A version of “The Scream” painting by the Norwegian painter Edvard Munch was sold on Wednesday evening in New York for $119.92 million. It is an absolute record price, making the 1895 painting the artwork with the highest price ever sold at an auction, informs AFP. The auction, organized at Sotheby’s in New York, lasted only 12 minutes, and the amount at stake grew by over $10 million dollars a minute. Seven buyers have stubbornly fought for the artwork, estimated initially at $80 million.
Only eight works of art have exceeded, in the past, the threshold of $80 million at an auction and none of them reached $100 million in the actual auction. Munch’s painting is the only work that has managed this performance. The previous world record was owned by a Picasso painting, “Nude, green leaves and bust”, sold for $106.4 million in May 2010, at Christie’s in New York.
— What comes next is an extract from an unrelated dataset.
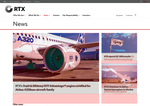 Check dated 2026-04-23T22:08:16.000Z thumbnail image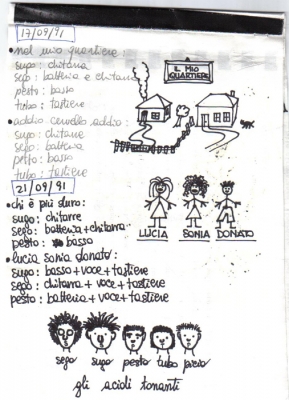appunti 03 appunti 03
The pastel painted by Munch in 1895, representing a man screaming with his hands around the face, with the Oslo bloody sky in the background, is the only one of four versions of the painting that was still owned by a private collector. The other three versions of the picture belong to Norwegian museums.
No detail was provided about the identity of the buyer, which was the subject of much speculation after the auction, but the seller, Norwegian businessman Petter Olsen said he was very pleased about the record price. Petter Olsen will use the money to build a new museum dedicated to the artist in Norway.
Sale of Munch’s work allowed Sotheby’s to beat their own record for a single evening auction of Impressionist and modern art, which was $286.2 million, dating from 1990. Wednesday evening, by selling 65 of the 76 items offered at auction, Sotheby’s reached the amount of $330.56 million.
Between 1893 and 1910, Edvard Munch, an expressionist painter (1863-1944), produced four versions of this picture, which have become, over the years, a true symbol of universal anxiety. The painting sold Wednesday night belonged to Olsen family for over 70 years. This painting has a peculiarity: it includes in red lettering on its wooden frame the poem that inspired this work, which became one of the most recognizable masterpieces in the world.
Simon Shaw, vice president and director of the Impressionist and Modern Art department of Sotheby’s, says that “The Scream” of Munch is only exceeded on a celebrity scale by Leonardo Da Vinci’s “Mona Lisa” in terms of recognition of a popular culture image.
In his diary on February 22, 1892, Edvard Munch explains the inspiration for “The Scream”: ” I was walking along a path with two friends – the sun was setting – suddenly the sky turned blood red – I paused, feeling exhausted, and leaned on the fence – there was blood and tongues of fire above the blue-black fjord and the city – my friends walked on, and I stood there trembling with anxiety – and I sensed an infinite scream passing through nature”.